_Exercise instructions_
Output all the data exactly.

_Data to examine_
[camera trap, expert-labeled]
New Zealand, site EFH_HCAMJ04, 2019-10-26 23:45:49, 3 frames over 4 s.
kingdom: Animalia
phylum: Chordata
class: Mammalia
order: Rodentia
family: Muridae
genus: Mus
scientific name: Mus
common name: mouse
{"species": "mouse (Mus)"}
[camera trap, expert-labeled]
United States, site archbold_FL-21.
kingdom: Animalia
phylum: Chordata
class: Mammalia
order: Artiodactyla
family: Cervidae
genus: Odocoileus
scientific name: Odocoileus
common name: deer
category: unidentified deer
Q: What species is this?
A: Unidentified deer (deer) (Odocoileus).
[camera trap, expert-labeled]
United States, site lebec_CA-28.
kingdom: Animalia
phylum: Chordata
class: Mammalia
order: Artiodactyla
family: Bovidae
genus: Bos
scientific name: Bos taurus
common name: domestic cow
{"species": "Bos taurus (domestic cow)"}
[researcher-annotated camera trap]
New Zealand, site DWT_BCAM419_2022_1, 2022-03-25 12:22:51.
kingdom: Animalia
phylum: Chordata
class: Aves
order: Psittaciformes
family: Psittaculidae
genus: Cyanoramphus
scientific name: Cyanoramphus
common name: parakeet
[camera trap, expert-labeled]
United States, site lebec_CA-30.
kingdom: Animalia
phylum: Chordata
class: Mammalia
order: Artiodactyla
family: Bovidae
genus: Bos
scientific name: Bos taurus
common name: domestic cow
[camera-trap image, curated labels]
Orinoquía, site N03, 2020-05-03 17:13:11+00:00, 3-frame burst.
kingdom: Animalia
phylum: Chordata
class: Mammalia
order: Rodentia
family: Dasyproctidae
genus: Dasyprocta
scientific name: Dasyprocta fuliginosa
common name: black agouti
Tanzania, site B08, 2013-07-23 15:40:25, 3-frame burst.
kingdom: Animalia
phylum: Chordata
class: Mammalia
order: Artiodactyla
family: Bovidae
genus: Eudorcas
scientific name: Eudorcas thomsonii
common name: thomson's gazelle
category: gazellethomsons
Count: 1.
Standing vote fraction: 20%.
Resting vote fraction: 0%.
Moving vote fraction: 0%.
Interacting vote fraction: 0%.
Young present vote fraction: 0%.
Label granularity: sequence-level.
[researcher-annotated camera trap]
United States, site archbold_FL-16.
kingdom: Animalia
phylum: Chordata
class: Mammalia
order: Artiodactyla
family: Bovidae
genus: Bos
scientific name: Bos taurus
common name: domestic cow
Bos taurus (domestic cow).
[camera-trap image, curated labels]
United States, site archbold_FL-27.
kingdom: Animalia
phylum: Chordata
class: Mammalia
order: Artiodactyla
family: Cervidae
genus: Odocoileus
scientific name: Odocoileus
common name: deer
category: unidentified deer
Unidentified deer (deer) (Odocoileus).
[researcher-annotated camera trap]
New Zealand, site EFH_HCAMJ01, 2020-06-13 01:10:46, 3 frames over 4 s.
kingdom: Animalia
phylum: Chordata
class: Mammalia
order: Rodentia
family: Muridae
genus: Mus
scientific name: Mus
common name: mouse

_Exercise output_
[camera trap, expert-labeled]
New Zealand, site EFH_HCAMJ04, 2019-10-26 23:45:49, 3 frames over 4 s.
kingdom: Animalia
phylum: Chordata
class: Mammalia
order: Rodentia
family: Muridae
genus: Mus
scientific name: Mus
common name: mouse
{"species": "mouse (Mus)"}
[camera trap, expert-labeled]
United States, site archbold_FL-21.
kingdom: Animalia
phylum: Chordata
class: Mammalia
order: Artiodactyla
family: Cervidae
genus: Odocoileus
scientific name: Odocoileus
common name: deer
category: unidentified deer
Q: What species is this?
A: Unidentified deer (deer) (Odocoileus).
[camera trap, expert-labeled]
United States, site lebec_CA-28.
kingdom: Animalia
phylum: Chordata
class: Mammalia
order: Artiodactyla
family: Bovidae
genus: Bos
scientific name: Bos taurus
common name: domestic cow
{"species": "Bos taurus (domestic cow)"}
[researcher-annotated camera trap]
New Zealand, site DWT_BCAM419_2022_1, 2022-03-25 12:22:51.
kingdom: Animalia
phylum: Chordata
class: Aves
order: Psittaciformes
family: Psittaculidae
genus: Cyanoramphus
scientific name: Cyanoramphus
common name: parakeet
[camera trap, expert-labeled]
United States, site lebec_CA-30.
kingdom: Animalia
phylum: Chordata
class: Mammalia
order: Artiodactyla
family: Bovidae
genus: Bos
scientific name: Bos taurus
common name: domestic cow
[camera-trap image, curated labels]
Orinoquía, site N03, 2020-05-03 17:13:11+00:00, 3-frame burst.
kingdom: Animalia
phylum: Chordata
class: Mammalia
order: Rodentia
family: Dasyproctidae
genus: Dasyprocta
scientific name: Dasyprocta fuliginosa
common name: black agouti
Tanzania, site B08, 2013-07-23 15:40:25, 3-frame burst.
kingdom: Animalia
phylum: Chordata
class: Mammalia
order: Artiodactyla
family: Bovidae
genus: Eudorcas
scientific name: Eudorcas thomsonii
common name: thomson's gazelle
category: gazellethomsons
Count: 1.
Standing vote fraction: 20%.
Resting vote fraction: 0%.
Moving vote fraction: 0%.
Interacting vote fraction: 0%.
Young present vote fraction: 0%.
Label granularity: sequence-level.
[researcher-annotated camera trap]
United States, site archbold_FL-16.
kingdom: Animalia
phylum: Chordata
class: Mammalia
order: Artiodactyla
family: Bovidae
genus: Bos
scientific name: Bos taurus
common name: domestic cow
Bos taurus (domestic cow).
[camera-trap image, curated labels]
United States, site archbold_FL-27.
kingdom: Animalia
phylum: Chordata
class: Mammalia
order: Artiodactyla
family: Cervidae
genus: Odocoileus
scientific name: Odocoileus
common name: deer
category: unidentified deer
Unidentified deer (deer) (Odocoileus).
[researcher-annotated camera trap]
New Zealand, site EFH_HCAMJ01, 2020-06-13 01:10:46, 3 frames over 4 s.
kingdom: Animalia
phylum: Chordata
class: Mammalia
order: Rodentia
family: Muridae
genus: Mus
scientific name: Mus
common name: mouse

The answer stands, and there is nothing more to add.